TEKS —

★ ★ ★ ★

Namun, ada juga wilayah yang menggunakan metode yang lebih sederhana, yakni berdasarkan pengamatan matahari dan bulan. Di beberapa daerah, seperti di kawasan pedesaan di Mesir dan beberapa wilayah Afrika Utara, para arsitek masjid menggunakan pola pergerakan matahari untuk menentukan arah kiblat. Ilmu rakyat ini, meskipun tidak sesempurna perhitungan ilmiah, cukup membantu untuk menentukan arah salat. Salah satu contohnya adalah pengamatan pergerakan matahari yang terbit dari timur laut dan terbenam di barat daya, yang dijadikan petunjuk untuk menghadap Ka’bah.
Baca: Cara Nabi Ibrahim Temukan Fondasi Ka’bah
Kiblat dalam sejarah Islam
Ka’bah telah menjadi pusat perhatian umat Islam sejak sebelum agama ini muncul. Sebelum kedatangan Islam, Ka’bah adalah tempat pemujaan berbagai dewa. Pada masa itu, dewa-dewa yang dipuja oleh suku Arab mengaitkan diri mereka dengan batu-batu suci dan fenomena alam, seperti matahari dan bulan. Setelah Nabi Muhammad Saw menerima wahyu untuk mengubah arah salat dari Yerusalem ke Ka’bah di Makkah, arah kiblat pun menjadi bagian penting dalam ibadah umat Islam.
Salah satu ayat dalam Al-Qur’an menyebutkan bahwa kiblat umat Islam adalah Masjidil Haram, Makkah (QS. Al-Baqarah: 144) menggambarkan pentingnya Ka’bah sebagai pusat ibadah umat Muslim dan menjadi pedoman bagi semua masjid yang dibangun di seluruh dunia Islam. Setelah itu, umat Islam berusaha membangun masjid-masjid dengan menghadap Ka’bah.
Namun, dalam praktiknya, banyak masjid yang dibangun dengan arah yang tidak sepenuhnya tepat. Sebagai contoh, di Kota Almería, Spanyol, terdapat masjid yang dibangun pada abad ke-10, menghadap lebih ke arah selatan, meskipun Makkah seharusnya terletak di tenggara dari kota tersebut.
Di Asia Tengah, seperti di Uzbekistan dan Tajikistan, beberapa masjid abad pertengahan juga menghadap ke arah yang salah. Ada masjid yang menghadap barat, bukan barat daya yang seharusnya menjadi arah kiblat. Salah satunya adalah Masjid Bibi-Khanym di Samarkand, yang meskipun memiliki desain arsitektur yang indah dan megah, ternyata arah kiblatnya melenceng cukup jauh.

★ ★ ★ ★

BAGIAN DATA —
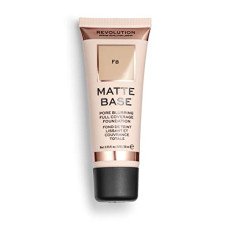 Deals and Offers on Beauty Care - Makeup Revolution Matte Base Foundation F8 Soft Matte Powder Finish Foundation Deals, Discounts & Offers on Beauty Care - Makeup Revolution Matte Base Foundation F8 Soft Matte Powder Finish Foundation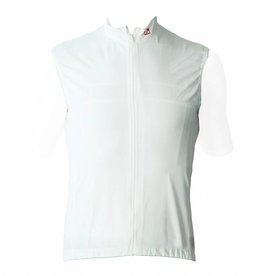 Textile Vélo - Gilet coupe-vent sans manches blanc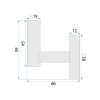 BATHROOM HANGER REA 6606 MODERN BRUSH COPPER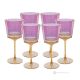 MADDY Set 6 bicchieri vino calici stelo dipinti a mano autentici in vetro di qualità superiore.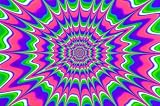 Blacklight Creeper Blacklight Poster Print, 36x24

★ ★ ★ ★

DAFTAR KEGIATAN —
1. Salin kata demi kata bagian dari teks tentang arah kiblat, mulai dari "Salah satu ayat" dan berakhir di "dengan menghadap Ka’bah.".
2. Jawab pertanyaan berikut berdasarkan teks tentang arah kiblat.
(a) Di kota mana di Spanyol terdapat masjid abad ke-10 yang menghadap lebih ke arah selatan?
(b) Masjid apa di Samarkand yang arah kiblatnya melenceng cukup jauh?
(c) Ayat Al-Qur'an mana yang disebut menyatakan bahwa kiblat umat Islam adalah Masjidil Haram?

JAWABAN PER NOMOR —
1.
Salah satu ayat dalam Al-Qur’an menyebutkan bahwa kiblat umat Islam adalah Masjidil Haram, Makkah (QS. Al-Baqarah: 144) menggambarkan pentingnya Ka’bah sebagai pusat ibadah umat Muslim dan menjadi pedoman bagi semua masjid yang dibangun di seluruh dunia Islam. Setelah itu, umat Islam berusaha membangun masjid-masjid dengan menghadap Ka’bah.

2.
(a) Almería
(b) Masjid Bibi-Khanym
(c) QS. Al-Baqarah: 144